Melanie

It is custom to use outdated cells for antibody identification and ruleout. Cells have shown to be useful more than two months past the manufacturers expiration date for most antigen systems. We use cells up to this time for all antigens except Lewis. Cells must be visually inspected prior to use and must not be hemolyzed or discolored.

With the use of monoclonal anti-D there has been many more patients that have been tested as Rh positive that are actually missing part of the D antigen. They are fully capable of making an antibody to the missing peice which would react with all normal Rh positive cells. These reagents are great for donor populations and not so great for patient populations. WE have instituted a policy so when we test a patient and it reacts less than 2+, we call then Rh neg. They receive RhIg if needed and Rh neg units. WE notate in their computer record that they are "Rh variable" for future reference.

We are setting up a QC protocol required for red cell recovery. The problem is that only about 50% of the units are passing the 85% recovery needed. It does not seem to matter who performs the freezing or deglycing, so we are not thinking it is the technique. Has anyone had similiar problems and if so, how did you resolve them? Any suggestions are more than welcome, thanks!

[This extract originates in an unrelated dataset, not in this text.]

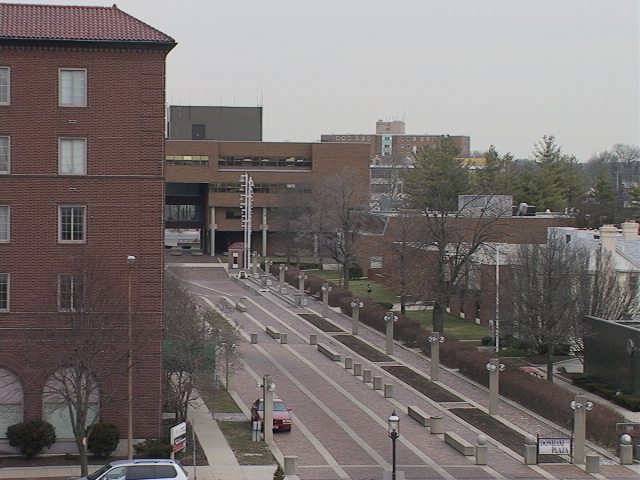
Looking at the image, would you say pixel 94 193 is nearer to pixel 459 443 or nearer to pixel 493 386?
pixel 459 443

Another good idea is to pull your own patient workups and use them as teaching tools. I somtimes just give out a copy of some of the work and list a bunch of questions about the workup. Gives techs a chance to try and figure out how best to proceed when faced with a particular type of problem. An example would be a patient with a high freq antibody. I will ask things like "What methods could you use to rule out all common allos?" Techs get continuing ed credit for completing the questions and sitting for a quick review.

We only use the scope for DAT's and any questionable reactions in tube otherwise just a lighted concave magnifying mirror.

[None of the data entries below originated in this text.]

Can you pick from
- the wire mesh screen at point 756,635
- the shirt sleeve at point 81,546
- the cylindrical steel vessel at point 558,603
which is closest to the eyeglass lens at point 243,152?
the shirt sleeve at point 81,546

We give either type with a note in patient record that states "approved to receive Rh pos platelets, RhIg not required"

Rouleaux can really be a problem if you are using Peg enhancement with your tube testing technique. If so, I recommend you choose another enhancement reagent like LISS or make sure that you do extra washes prior to addition of IgG. Although it is said that no rouleauz is detected at the coombs phase, by adding PEG to a patient with abnormal proteins you can cause red cell agglutination without having an antibody present. Extra washes usually will do the trick.

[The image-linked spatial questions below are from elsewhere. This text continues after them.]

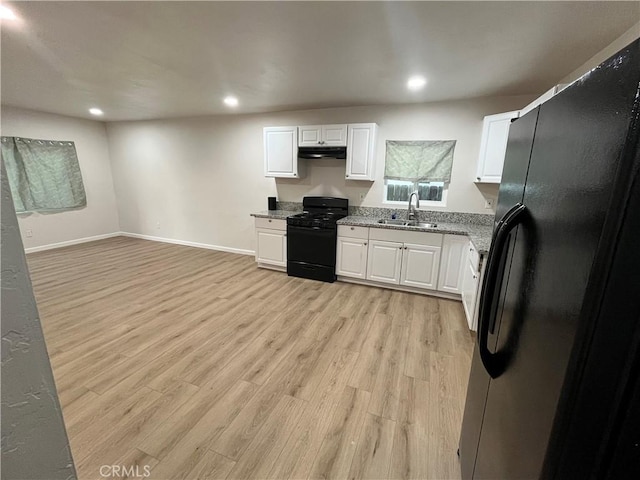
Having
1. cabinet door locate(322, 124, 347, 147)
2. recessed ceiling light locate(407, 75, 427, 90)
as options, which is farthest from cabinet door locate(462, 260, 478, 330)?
cabinet door locate(322, 124, 347, 147)

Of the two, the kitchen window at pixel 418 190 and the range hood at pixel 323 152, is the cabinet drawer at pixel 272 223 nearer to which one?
the range hood at pixel 323 152

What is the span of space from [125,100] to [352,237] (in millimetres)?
3803

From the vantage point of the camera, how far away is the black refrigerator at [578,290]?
16.4 inches

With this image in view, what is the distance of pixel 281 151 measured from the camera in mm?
4227

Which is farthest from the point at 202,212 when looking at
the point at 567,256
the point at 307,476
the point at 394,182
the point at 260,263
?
the point at 567,256

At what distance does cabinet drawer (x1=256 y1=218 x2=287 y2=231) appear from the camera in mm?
4180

WE have two eight unit plasma thaw devices as well as the old fashion Forma waterbath that can hold another eight. So, potentially we could thaw 24 at once and have actually done so for plasma exchanges (CPP or FFP). We now have thawed plasma on hand each day of different blood groups for OR cases and other emergencies. Types we have thawed at all times are 6 Goup O's, 6 group A's and 2 Group B's.

We match Rh and K for all routine transfusions to a sickle cell patient to prevent possible immunization. WE only give HbS neg units for a red cell exchange. We also try and get a compete phenotype on a pre-transfusion sample if possible, or use hypotonic wash and do it that way.

Grade reaction and notate "mf"

Kidds are like that. Once identified, they go away and drive you crazy..... Making you wonder if the original ID was correct.

Did you ever do an eluate? If so, what were the results? Sometimes the eluate is able to pull off an antibody that you can not detect using tube methods. It would be interesting to see how the eluate reacts in tube and using gel. Were you able to do a complete pretransfusion phenotype?

We do not repeat any antigen typing done by the reference lab. We are looking into alternative sources of reagents at this time because of rising costs. We keep all common antiseras in stock (C,E,c,e,K,k,Fya, Fyb, Jka, Jkb, S, s, M, N and Lea and Leb) WE use commercial antisera for donor screening and patient testing for all common allos when required by SOP, but, we also save plasma from donors and patients with allo-antibodies in frozen alliquots for those times when massive screening is needed. However, we require a confimration using commercial antisera with controls prior to labeling unit as antigen neg.

We have chosen the Tango to replace our sunsetted Rosys. A team from the lab investigated each and toured facilities to see them in operation and decided that for our workload and flow the Tango will meet our needs. We are getting three of them and they should be here in September.

It is really a matter of storage space. We save our samples for a total of five weeks. Samples are good for use for 28 days if not transfused or pregnant within the last three months. We save them for an additional week in case they get transfused on day 28. We completed a validation of sample viability with all methods we use and found that they are still reactive at end of storage period.